# Extrait
□ □ □ □ □
Rendre l'Histoire attractive et interactive : Entretien avec Benjamin Brillaud (Nota Bene)

Roi de Dreamland
Thématique
Nota Bene
23 février
2018
Rendre l'Histoire attractive et interactive : Entretien avec Benjamin Brillaud (Nota Bene)

Également présent au Festival Historia s’étant tenu à Strasbourg entre le 16 et le 18 février 2018 pour la réédition de son livre « Les pires batailles de l’Histoire », ainsi que pour participer à diverses tables rondes concernant les nouveaux explorateurs de l’Histoire et les youtubeurs, Benjamin Brillaud, plus connu sous le nom de Nota Bene, nous a accordé un entretien.

Au centre de la démarche de celui qui compte quelques 600 000 abonnés sur YouTube, et qui vient de réaliser une série de mini-documentaires diffusés par Arte Creative, il y a des objectifs communs à ceux qui sont prônés par HistoriaGames, à savoir vulgariser l’Histoire sans pour autant la simplifier, tout en la rendant plus attractive, plus accessible, et plus interactive. Le tout en maintenant un lien prégnant avec le jeu vidéo. Entretien sans concessions et sans langue de bois avec l’un de ceux qui ont contribué à l’essor des chaînes YouTube traitant d’Histoire en France.

Pour les quelques personnes qui ne te connaitraient pas déjà, pourrais-tu te présenter et revenir sur ton parcours ?

Oui, alors je m’appelle Benjamin Brillaud, alias Nota Bene, ça fait trois ans et demi, bientôt quatre ans que j’ai lancé la chaîne Nota Bene sur YouTube, qui était au départ une chaîne qui avait pour but de divertir autour du thème de l’Histoire. C’est vraiment comme cela que je l’avais conçue. Au fur et à mesure c’est devenu une vraie émission d’Histoire, un peu divertissante. La bascule s’est opérée durant ces quatre ans. Je fais de l’Histoire générale.

Ça va de l’Antiquité à nos jours et je traite de tous les territoires, même si je traite principalement de l’Europe. Je le fais selon différent formats. Il y en a des un petit peu plus rigolos, comme par exemple celui sur les sports extrêmes dans l’Histoire, sur les loisirs riches VS pauvres au Moyen-Age, il y a aussi des trucs un peu plus sérieux, des reportages sur le terrain, des formats où je fais des analogies entre la fiction et la réalité historique, de la mythologie... il y a aussi des épisodes plus faits pour les enfants. En bref, le but c’est vraiment de rendre l’Histoire plus accessible tout en parlant à un public qui, potentiellement ne s’intéresse pas à l’Histoire au départ.
□ □ □ □ □
# Enregistrements

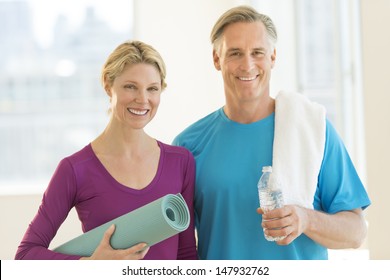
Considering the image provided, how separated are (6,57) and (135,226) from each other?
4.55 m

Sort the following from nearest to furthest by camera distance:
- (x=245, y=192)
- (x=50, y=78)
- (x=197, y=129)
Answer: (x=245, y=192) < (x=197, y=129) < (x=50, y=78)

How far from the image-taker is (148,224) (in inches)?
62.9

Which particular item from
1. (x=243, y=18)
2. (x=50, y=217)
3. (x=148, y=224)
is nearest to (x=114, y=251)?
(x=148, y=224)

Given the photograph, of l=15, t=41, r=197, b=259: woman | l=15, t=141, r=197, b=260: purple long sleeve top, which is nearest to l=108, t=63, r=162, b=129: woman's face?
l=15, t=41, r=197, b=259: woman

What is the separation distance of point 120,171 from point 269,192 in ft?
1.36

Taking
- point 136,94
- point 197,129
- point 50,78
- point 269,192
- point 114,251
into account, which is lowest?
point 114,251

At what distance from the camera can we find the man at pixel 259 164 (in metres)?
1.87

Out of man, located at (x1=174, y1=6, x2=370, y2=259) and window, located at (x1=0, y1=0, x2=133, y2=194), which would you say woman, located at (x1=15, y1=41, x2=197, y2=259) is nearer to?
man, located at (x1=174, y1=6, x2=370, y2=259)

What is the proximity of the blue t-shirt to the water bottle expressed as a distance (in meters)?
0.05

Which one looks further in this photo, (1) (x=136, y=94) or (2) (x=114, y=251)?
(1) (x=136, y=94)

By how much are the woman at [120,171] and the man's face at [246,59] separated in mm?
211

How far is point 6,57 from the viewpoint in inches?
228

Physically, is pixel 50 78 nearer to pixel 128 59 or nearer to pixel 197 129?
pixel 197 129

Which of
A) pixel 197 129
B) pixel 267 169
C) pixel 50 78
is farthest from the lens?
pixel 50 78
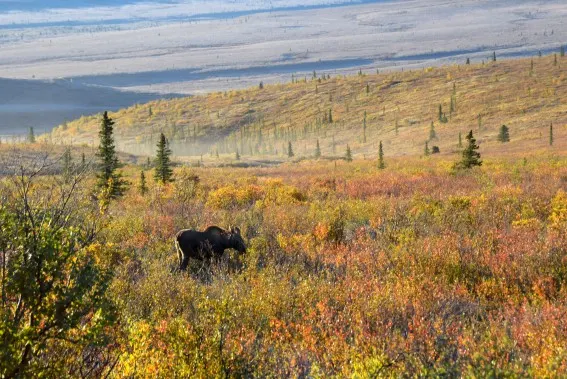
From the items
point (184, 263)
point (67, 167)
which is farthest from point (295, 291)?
□ □ □ □ □
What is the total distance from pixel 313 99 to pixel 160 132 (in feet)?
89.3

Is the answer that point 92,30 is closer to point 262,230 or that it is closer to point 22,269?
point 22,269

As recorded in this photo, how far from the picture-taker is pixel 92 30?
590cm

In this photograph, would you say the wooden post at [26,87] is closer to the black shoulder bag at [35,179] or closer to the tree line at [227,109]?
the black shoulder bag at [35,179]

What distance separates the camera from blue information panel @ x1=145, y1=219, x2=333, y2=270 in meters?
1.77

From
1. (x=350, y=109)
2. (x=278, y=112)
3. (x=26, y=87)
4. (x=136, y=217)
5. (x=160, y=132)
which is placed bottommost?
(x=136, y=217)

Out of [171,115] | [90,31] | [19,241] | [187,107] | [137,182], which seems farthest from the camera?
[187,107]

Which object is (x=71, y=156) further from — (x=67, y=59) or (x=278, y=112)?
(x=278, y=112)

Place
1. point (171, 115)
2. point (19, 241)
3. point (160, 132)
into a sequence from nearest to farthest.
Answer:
□ □ □ □ □
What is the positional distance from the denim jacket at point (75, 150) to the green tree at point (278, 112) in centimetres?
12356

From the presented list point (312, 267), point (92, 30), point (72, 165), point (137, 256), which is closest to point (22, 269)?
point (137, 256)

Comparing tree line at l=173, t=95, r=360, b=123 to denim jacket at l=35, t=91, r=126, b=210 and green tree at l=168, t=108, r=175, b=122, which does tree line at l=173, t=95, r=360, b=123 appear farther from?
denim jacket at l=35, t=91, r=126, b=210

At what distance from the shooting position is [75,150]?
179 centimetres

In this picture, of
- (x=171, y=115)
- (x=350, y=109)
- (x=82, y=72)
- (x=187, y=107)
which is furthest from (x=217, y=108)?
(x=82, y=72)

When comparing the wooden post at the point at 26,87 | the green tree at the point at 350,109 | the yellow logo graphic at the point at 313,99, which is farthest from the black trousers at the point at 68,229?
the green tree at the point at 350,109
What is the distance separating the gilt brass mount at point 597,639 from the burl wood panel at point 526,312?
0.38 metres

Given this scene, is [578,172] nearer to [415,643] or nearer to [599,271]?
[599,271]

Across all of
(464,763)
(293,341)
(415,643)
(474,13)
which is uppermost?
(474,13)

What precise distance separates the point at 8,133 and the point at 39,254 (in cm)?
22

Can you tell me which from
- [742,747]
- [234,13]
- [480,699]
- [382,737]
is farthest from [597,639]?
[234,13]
□ □ □ □ □
# Liste de tâches
1. Comptez les lignes des enregistrements qui contiennent le mot « into ». Donnez seulement ce nombre.
2. Reprenez l'entretien sur la chaîne Nota Bene à partir de sa dernière phrase et poursuivez-le.

# Réponses
1. 2

2.
Quelle est ta formation académique ?

Alors moi j’ai fait un bac électronique. Puis je suis allé en fac d’Histoire. Je suis resté six mois là-bas et je suis parti, pas parce que je n’aimais pas ça, mais parce que depuis tout petit, ma passion c’était vraiment l’audiovisuel. Et j’ai eu la chance de rencontrer un réalisateur qui m’a fait rentrer dans le milieu. Il m’a embringué là-dedans, j’ai fait un BTS audiovisuel, sept ans de boîte de production, et en 2014, je venais de découvrir les programmes culturels sur Youtube, et je me suis dit que ce serait l’occasion de créer ma propre émission et de commencer l’écriture et la présentation, que je ne faisais pas à cette époque. J’ai pu comme ça me reconnecter avec cette Histoire qui m’avait bien passionnée à la fin de mes années lycée et que j’avais un peu abandonnée. C’est comme ça que j’ai replongé dedans.


Tu places la vulgarisation de l’Histoire au centre de ta démarche et du projet de ta chaîne, est-ce-que l’enjeu c’est vraiment de rendre l’Histoire plus simple, sans la rendre simpliste ?

Ah bah oui, tout à fait. C’est-à-dire que le but de mon côté, c’est que ce soit accessible. Moi, au départ, quand j’ai commencé à lire certains bouquins, je suis tombé sur des trucs, je me disais : « merde c’est moi qui suis con ou alors je comprends rien ? » Et je me disais aussi que si moi, qui m’intéresse à ces sujets-là, j’ai l’impression de ne pas les comprendre en les lisant... imagine quelqu’un qui ne s’y intéresse pas... ça peut faire peur.

L’Histoire peut faire peur à des gens qui potentiellement pourraient s’y intéresser mais se diraient que du coup ce n’est pas pour eux. J’ai donc la volonté de faire de l’Histoire la plus sérieuse possible, mais de manière divertissante. Cela veut dire bosser avec des historiens et des universitaires dès que je le peux, à faire relire mes scripts pour éviter la propagation de conneries. Ça n’empêche pas que parfois il puisse y avoir une petite coquille à droite à gauche, mais c’est humain. Surtout avec la cadence de production qu’on a, mais je fais vraiment au mieux pour que mes épisodes soient cleans sur le fond, car c’est important.


Arte Creative vient de publier une série de dix documentaires que tu as fait sur l’Histoire et sur le jeu vidéo. Peux-tu me raconter comment ça s’est passé cette aventure ? Comment tu as vécu la chose et ce que tu en as retenu personnellement ?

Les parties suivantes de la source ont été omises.